Former Cook County Commissioner Richard Boykin said of Kim Foxx’s tenure: “I think she’s contributed what she can.” (Sun-Times file photo)

Former Cook County Commissioner Richard Boykin noted Foxx served as state’s attorney during a tumultuous time that included the stay-at-home shutdown triggered by the pandemic, the civil unrest and looting after the murder of George Floyd and the surge in violent crime that followed both of those events.

“Today is a day to express our appreciation to Kim Foxx for her sacrifice and her service as state’s attorney,” he said. “These jobs are very difficult jobs. And in the current climate, it’s a very difficult climate with all of the violence. It’s raging in Cook County. People feel unsafe. I think she’s done what she can do. She’s contributed what she can, and she’s sacrificed her family in the same way during this period because it’s a big job.”

But James Murphy, a former assistant state’s attorney who publicly shared his scathing resignation letter last year, said the state’s attorney lacked leadership under her two terms. Murphy said Foxx regularly appeared to be more concerned about what her supporters in the criminal justice reform move thought than in being a voice for victims.

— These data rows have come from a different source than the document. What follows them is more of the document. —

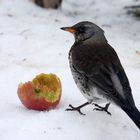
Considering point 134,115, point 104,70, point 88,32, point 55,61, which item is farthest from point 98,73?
point 55,61

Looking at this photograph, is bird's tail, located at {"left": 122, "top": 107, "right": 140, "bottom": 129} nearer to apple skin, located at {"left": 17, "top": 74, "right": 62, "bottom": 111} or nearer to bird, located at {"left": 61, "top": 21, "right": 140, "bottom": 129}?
bird, located at {"left": 61, "top": 21, "right": 140, "bottom": 129}

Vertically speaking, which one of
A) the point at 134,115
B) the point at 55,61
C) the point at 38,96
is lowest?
the point at 55,61

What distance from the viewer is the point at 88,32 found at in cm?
580

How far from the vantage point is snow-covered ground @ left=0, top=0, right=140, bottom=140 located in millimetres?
5070

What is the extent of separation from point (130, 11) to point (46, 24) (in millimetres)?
1303

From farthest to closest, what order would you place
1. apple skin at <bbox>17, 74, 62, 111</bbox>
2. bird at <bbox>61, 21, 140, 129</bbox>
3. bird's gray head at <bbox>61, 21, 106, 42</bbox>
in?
bird's gray head at <bbox>61, 21, 106, 42</bbox> < apple skin at <bbox>17, 74, 62, 111</bbox> < bird at <bbox>61, 21, 140, 129</bbox>

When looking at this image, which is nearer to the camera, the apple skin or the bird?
the bird

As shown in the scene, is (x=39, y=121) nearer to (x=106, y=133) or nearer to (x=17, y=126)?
(x=17, y=126)

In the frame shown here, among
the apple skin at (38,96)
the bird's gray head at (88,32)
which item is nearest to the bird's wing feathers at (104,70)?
the bird's gray head at (88,32)

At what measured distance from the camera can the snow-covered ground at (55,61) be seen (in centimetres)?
507

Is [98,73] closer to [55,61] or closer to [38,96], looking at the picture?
[38,96]

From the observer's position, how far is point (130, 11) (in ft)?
27.6

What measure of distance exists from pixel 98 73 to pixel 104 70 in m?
0.06

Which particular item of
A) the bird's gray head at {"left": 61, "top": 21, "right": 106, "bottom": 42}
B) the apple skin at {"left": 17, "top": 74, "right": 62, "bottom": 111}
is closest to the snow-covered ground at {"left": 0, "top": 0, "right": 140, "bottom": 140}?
the apple skin at {"left": 17, "top": 74, "right": 62, "bottom": 111}
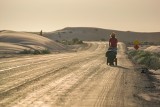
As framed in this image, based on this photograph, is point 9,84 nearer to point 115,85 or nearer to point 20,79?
point 20,79

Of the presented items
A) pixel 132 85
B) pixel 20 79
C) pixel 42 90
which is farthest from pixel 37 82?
pixel 132 85

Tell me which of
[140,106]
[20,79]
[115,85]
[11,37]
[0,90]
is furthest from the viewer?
[11,37]

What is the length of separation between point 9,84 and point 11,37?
56.0 m

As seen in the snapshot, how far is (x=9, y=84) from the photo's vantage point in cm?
1562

“I don’t think her tenure as a state attorney was a success. I don’t think she was able to balance the need for reform with supporting and fight for victims of crime,” Murphy said. “She never gave the resources to where they were needed, which was in the trenches.”

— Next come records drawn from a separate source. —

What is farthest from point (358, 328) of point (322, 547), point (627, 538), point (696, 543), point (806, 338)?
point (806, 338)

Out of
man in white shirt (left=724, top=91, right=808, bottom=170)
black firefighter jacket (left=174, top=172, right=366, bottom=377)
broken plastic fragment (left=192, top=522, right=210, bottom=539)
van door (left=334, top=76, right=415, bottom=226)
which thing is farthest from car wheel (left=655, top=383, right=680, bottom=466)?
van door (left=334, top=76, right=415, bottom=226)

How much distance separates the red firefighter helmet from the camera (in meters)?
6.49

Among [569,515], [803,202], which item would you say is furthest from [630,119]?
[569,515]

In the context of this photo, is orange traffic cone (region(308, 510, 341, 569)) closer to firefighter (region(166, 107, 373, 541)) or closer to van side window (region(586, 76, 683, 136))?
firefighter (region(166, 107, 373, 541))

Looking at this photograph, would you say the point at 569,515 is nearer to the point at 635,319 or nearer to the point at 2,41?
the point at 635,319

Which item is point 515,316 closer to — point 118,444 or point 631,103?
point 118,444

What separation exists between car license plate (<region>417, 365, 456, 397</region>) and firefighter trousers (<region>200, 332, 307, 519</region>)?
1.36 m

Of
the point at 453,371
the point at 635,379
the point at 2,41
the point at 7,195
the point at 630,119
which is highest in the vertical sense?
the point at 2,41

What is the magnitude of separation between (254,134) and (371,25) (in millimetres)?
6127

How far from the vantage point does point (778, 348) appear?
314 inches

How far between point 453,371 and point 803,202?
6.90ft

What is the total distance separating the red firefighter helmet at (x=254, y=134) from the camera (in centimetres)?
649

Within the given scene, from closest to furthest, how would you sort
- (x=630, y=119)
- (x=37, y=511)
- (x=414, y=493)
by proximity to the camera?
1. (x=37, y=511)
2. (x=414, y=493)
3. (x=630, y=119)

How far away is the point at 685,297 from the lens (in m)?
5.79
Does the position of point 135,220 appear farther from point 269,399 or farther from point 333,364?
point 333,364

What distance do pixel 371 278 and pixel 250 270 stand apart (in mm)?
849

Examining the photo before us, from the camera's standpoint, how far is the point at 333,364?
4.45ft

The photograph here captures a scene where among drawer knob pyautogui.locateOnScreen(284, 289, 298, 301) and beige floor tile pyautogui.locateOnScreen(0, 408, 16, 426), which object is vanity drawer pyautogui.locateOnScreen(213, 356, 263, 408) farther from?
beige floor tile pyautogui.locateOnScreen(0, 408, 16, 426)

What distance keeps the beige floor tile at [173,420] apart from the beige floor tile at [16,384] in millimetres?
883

Attorney Josh Tepfer handles wrongful conviction cases for the University of Chicago Law School’s Exoneration Project. He was headed to the City Club on Tuesday with Clarissa Glenn — whose conviction for a drug arrest tainted by the involvement of corrupt Chicago Police Sgt. Ronald Watts was one of many thrown out by Foxx’s office. That includes 17 cases tossed at a single 2017 hearing Tepfer said was the first “mass exoneration” in Cook County history.

Tepfer said his invitation to the luncheon came from Foxx’s office, a first. “There is still a lot of work to be done,” Tepfer said as he pulled up to Maggiano’s Little Italy for Tuesday’s luncheon.

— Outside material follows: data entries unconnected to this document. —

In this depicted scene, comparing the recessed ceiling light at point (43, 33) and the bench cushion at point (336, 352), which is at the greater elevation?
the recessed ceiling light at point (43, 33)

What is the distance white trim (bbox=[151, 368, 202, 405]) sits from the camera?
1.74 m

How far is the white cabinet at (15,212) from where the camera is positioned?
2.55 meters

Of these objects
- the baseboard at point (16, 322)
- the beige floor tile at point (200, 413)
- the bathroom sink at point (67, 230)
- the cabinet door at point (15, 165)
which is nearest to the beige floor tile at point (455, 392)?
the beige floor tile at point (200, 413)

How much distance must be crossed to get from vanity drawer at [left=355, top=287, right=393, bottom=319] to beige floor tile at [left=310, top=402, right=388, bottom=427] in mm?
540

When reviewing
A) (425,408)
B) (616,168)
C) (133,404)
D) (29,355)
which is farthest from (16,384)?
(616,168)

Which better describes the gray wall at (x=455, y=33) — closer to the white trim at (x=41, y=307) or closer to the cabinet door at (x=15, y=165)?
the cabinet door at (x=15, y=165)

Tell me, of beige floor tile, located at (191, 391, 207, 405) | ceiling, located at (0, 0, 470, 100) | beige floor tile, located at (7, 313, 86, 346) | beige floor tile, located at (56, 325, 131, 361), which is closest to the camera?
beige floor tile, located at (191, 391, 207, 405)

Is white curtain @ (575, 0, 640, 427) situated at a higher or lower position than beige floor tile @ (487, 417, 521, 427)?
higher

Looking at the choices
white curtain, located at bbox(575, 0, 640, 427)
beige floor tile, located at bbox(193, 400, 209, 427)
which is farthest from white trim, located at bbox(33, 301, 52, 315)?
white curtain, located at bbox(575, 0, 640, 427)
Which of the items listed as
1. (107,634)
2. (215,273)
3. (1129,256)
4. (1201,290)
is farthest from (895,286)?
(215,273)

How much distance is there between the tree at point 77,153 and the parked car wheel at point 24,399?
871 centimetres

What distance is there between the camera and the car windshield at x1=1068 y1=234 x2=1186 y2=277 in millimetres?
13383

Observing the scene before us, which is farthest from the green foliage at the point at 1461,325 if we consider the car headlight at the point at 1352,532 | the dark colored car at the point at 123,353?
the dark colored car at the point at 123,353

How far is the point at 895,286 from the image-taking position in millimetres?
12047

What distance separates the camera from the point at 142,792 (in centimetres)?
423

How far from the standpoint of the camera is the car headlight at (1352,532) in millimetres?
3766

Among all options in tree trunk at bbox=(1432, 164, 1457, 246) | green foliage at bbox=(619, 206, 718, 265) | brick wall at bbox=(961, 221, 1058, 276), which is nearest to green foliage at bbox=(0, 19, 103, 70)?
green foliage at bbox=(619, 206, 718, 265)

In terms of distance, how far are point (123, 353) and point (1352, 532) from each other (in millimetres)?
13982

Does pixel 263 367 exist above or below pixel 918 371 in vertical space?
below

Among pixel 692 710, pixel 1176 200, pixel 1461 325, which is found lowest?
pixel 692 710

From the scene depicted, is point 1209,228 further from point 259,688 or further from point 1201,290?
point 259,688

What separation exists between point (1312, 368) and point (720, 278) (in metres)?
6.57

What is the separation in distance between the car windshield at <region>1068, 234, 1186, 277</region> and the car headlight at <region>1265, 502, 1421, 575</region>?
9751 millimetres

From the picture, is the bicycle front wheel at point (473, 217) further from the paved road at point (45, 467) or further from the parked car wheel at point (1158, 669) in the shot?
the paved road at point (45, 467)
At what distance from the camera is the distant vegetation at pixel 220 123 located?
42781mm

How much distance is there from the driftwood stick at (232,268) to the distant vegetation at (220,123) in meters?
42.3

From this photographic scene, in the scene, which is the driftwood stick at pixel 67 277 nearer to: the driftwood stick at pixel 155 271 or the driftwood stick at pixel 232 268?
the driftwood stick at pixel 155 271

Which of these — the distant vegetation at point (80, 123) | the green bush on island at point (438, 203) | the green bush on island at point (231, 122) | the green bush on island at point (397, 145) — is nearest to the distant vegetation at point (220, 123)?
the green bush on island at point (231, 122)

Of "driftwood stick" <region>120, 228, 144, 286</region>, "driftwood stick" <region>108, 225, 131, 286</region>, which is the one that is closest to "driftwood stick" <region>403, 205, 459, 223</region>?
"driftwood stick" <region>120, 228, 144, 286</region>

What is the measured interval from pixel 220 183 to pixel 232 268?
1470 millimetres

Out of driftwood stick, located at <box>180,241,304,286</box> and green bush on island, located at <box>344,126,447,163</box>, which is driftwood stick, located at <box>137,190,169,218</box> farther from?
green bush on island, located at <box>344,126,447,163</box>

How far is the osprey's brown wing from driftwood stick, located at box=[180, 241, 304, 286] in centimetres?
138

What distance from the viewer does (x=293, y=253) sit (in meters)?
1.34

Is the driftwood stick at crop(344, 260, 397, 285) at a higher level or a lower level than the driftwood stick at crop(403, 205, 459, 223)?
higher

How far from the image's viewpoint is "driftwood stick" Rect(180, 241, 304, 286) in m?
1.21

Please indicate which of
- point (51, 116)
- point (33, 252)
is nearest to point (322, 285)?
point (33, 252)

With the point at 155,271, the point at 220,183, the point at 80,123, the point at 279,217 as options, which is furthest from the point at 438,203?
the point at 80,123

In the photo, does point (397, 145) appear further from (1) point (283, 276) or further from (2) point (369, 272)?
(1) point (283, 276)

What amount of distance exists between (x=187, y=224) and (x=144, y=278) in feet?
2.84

Flint Taylor talks to reporters outside the Leighton Criminal Courthouse in October 2020. Behind him is Jackie Wilson, a torture survivor of late Chicago Police Department Cmdr. Jon Burge. Charges against Wilson were dropped amid his third trial in the fatal shooting of two Chicago police officers, after the discovery that an assistant in the Cook County state’s attorney’s office concealed a witness. (Pat Nabong/Sun-Times)

Attorney and activist Flint Taylor has battled the state’s attorney’s office over wrongful convictions and civil rights cases dating to his days as a lawyer for the Black Panthers and other counterculture groups in the 1960s. He said Tuesday that Foxx’s tenure included much-needed reforms to how prosecutors handled allegations of police misconduct and bond and charging decisions.

“I feel like she met a tremendous and unprecedented amount of resistance from the Fraternal Order of Police and CPD and faced a very adversarial culture within the State’s Attorney’s Office,” Taylor said Tuesday. “She had to fight that culture and all the lawyers on her staff who had defended so long the practices that led to wrongful convictions and mass incarceration. She took that on in good faith and made some good strides.”

That said, Taylor said he was not entirely surprised if Foxx tired of fighting those reform battles, especially when she was consistently bludgeoned by critics for her handling of the Smollett case.

“(Smollett) was a distraction, an excuse that a white supremacist power structure used against her, even though it didn’t amount to much in the grand scheme of the corruption around police misconduct and mass incarceration. But that was a sword her enemies used.”